Saturday, May 14, 2016

What is a thesis about Elizabeth Cady Stanton and Sojourner Truth's work for women's rights?

The most interesting possibility for a paper topic would involve the contemporary idea of "intersectionality."
Intersectionality is a concept developed by the legal scholar Kimberle Crenshaw to explain the ways in which the nature of discrimination changes, not based solely on one demographic attribute, but rather on several. For example, white women have experienced discrimination in different ways than black women. White women are also capable of exercising "white privilege" (see: Peggy McIntosh) while also experiencing gender discrimination.
Perhaps you could pursue an answer to the following question: What are the ways in which both the women's rights and abolitionist movements neglected black women? Consider Sojourner Truth's famous speech, "Ain't I a Woman?" in your response. 

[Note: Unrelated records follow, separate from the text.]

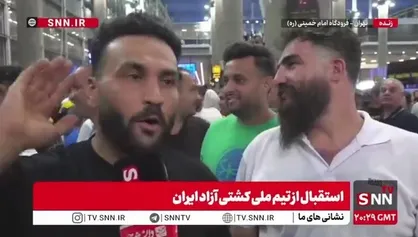 هوادار کشتی: قهرمانان کشتی تاج سر ما هستند/ تمام ۸۰ میلیون ایرانی باید سلام نظامی بدهند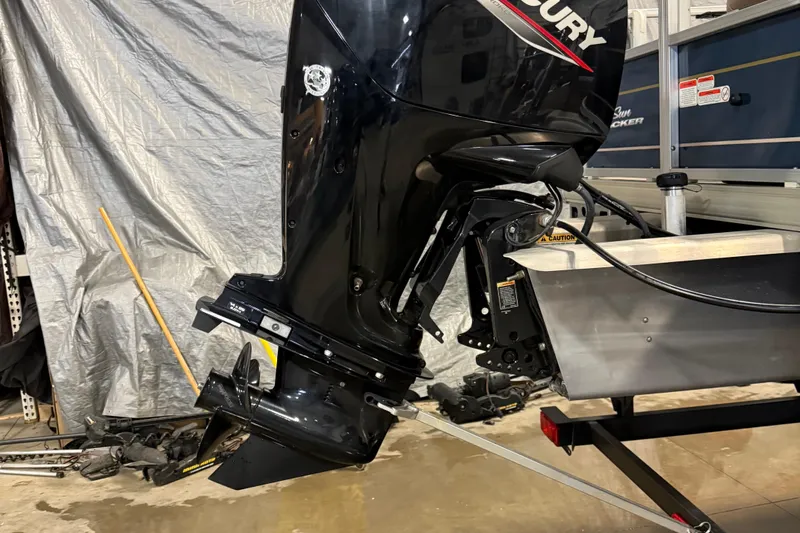 Slide: The Image of 2023 Sun Tracker Bass Buggy 18 DLX with Mercury outboard motor in a garage setting. - 5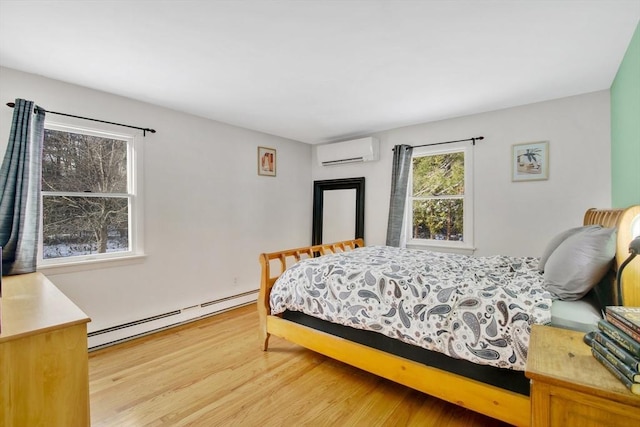 bedroom with a baseboard heating unit, hardwood / wood-style flooring, and a wall unit AC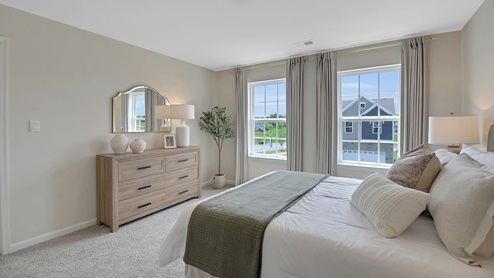 Bedroom with two single windows.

You could also take on a less critical outlook and analyze the ways in which the abolitionist and suffrage movements worked together and reinforced one another. Frederick Douglass was a key figure in the fights for both abolition and suffrage. He argued that he could not fight for his right to vote as a black man while neglecting the right of women to vote. Thomas Wentworth Higginson, a former Civil War officer and Emily Dickinson's earliest reader, was another fighter for suffrage.